Exercise requirements
Without changing a single word, output each entry.

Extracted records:
########################################

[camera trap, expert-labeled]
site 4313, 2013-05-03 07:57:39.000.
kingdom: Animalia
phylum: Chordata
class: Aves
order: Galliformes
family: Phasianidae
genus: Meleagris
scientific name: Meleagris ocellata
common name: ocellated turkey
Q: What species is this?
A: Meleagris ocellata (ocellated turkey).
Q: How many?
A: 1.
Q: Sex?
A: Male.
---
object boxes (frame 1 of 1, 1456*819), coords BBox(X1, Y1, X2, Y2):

########################################

Result of the exercise
[camera trap, expert-labeled]
site 4313, 2013-05-03 07:57:39.000.
kingdom: Animalia
phylum: Chordata
class: Aves
order: Galliformes
family: Phasianidae
genus: Meleagris
scientific name: Meleagris ocellata
common name: ocellated turkey
Q: What species is this?
A: Meleagris ocellata (ocellated turkey).
Q: How many?
A: 1.
Q: Sex?
A: Male.
---
object boxes (frame 1 of 1, 1456*819), coords BBox(X1, Y1, X2, Y2):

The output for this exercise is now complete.